37. Moreover, Alexander posted a great number of his fellow-conspirators in Rome itself as his agents, who reported everyone’s views to him and gave him advance information about the questions and the especial wishes of those who consulted him, so that the messengers might find him ready to answer even before they arrived
38. He made these preparations to meet the situation in Italy, and also made notable preparations at home. He established a celebration of mysteries, with torchlight ceremonies and priestly offices, which was to be held annually, for three days in succession, in perpetuity. On the first day, as at Athens,32 there was a proclamation, worded as follows: “If any atheist or Christian or Epicurean has come to spy upon the rites, let him be off, and let those who believe in the god perform the mysteries, under the blessing of Heaven.” Then, at the very outset, there was an “expulsion,” in which he took the lead, saying: “Out with the Christians,” and the whole multitude chanted in response, “Out with the Epicureans!” Then there was the child-bed of Leto, the birth of Apollo, his marriage to Coronis, and the birth of Asclepius. On the second day came the manifestation of Glycon, including the birth of the god.  On the third day there was the union of Podaleirius and the mother of Alexander—it was called the Day of Torches, and torches were burned. In conclusion there was the amour of Selene and Alexander, and the birth of Rutilianus’ wife. The torch-bearer and hierophant was our Endymion, Alexander. While he lay in full view, pretending to be asleep, there came down to him from the roof, as if from heaven, not Selene but Rutilia, a very pretty woman, married to one of the Emperor’s stewards. She was genuinely in love with Alexander and he with her; and before the eyes of her worthless husband there were kisses and embraces in public. If the torches had not been numerous, perhaps the thing would have been carried even further. After a short time Alexander entered again, robed as a priest, amid profound silence, and said in a loud voice, over and over again, “Hail, Glycon,” while, following in his train, a number of would-be Eumolpids and Ceryces33 from Paphlagonia, with brogans on their feet and breaths that reeked of garlic, shouted in response, “Hail, Alexander!”

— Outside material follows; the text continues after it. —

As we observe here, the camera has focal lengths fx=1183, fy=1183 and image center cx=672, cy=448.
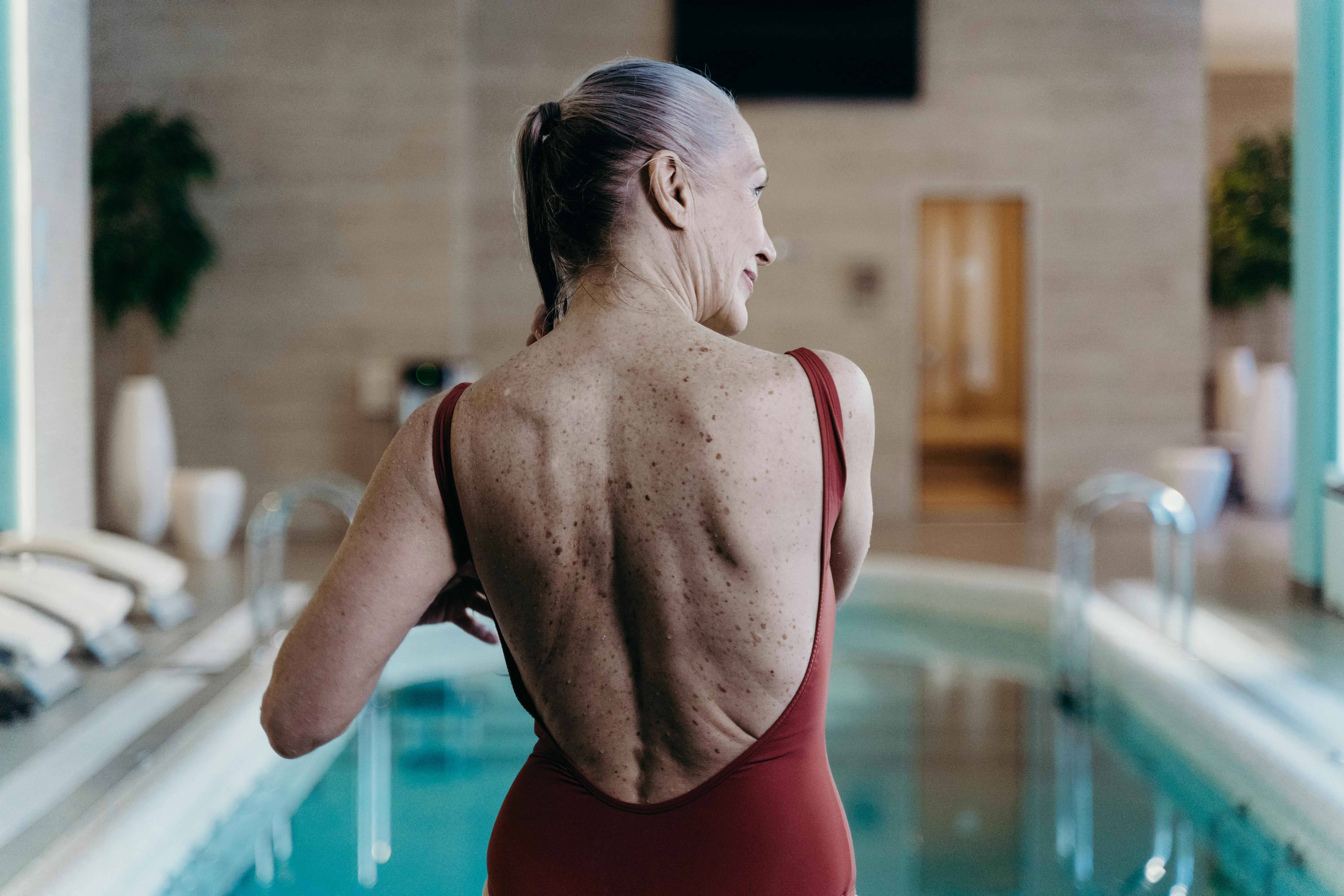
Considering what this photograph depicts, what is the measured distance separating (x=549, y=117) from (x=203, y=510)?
6.75 m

40. Often in the course of the torchlight ceremonies and the gambols of the mysteries his thigh was bared purposely and showed golden. No doubt gilded leather had been put about it, which gleamed in the light of the cressets. There was once a discussion between two of our learned idiots in regard to him, whether he had the soul of Pythagoras, on account of the golden thigh, or some other soul akin to it.34 They referred this question to Alexander himself, and King Glycon resolved their doubt with an oracle:
“Nay, Pythagoras’ soul now waneth and
other times waxeth;
41. Although he cautioned all to abstain from intercourse with boys on the ground that it was impious, for his own part this pattern of propriety made a clever arrangement. He commanded the cities in Pontus and Paphlagonia to send choir-boys for three years’ service, to sing hymns to the god in his household; they were required to examine, select, and send the noblest, youngest, and most handsome. These he kept under ward and treated like bought slaves, sleeping with them and affronting them in every way. He made it a rule, too, not to greet anyone over eighteen years with his lips, or to embrace and kiss him; he kissed only the young, extending his hand to the others to be kissed by them. They were called “those within the kiss.”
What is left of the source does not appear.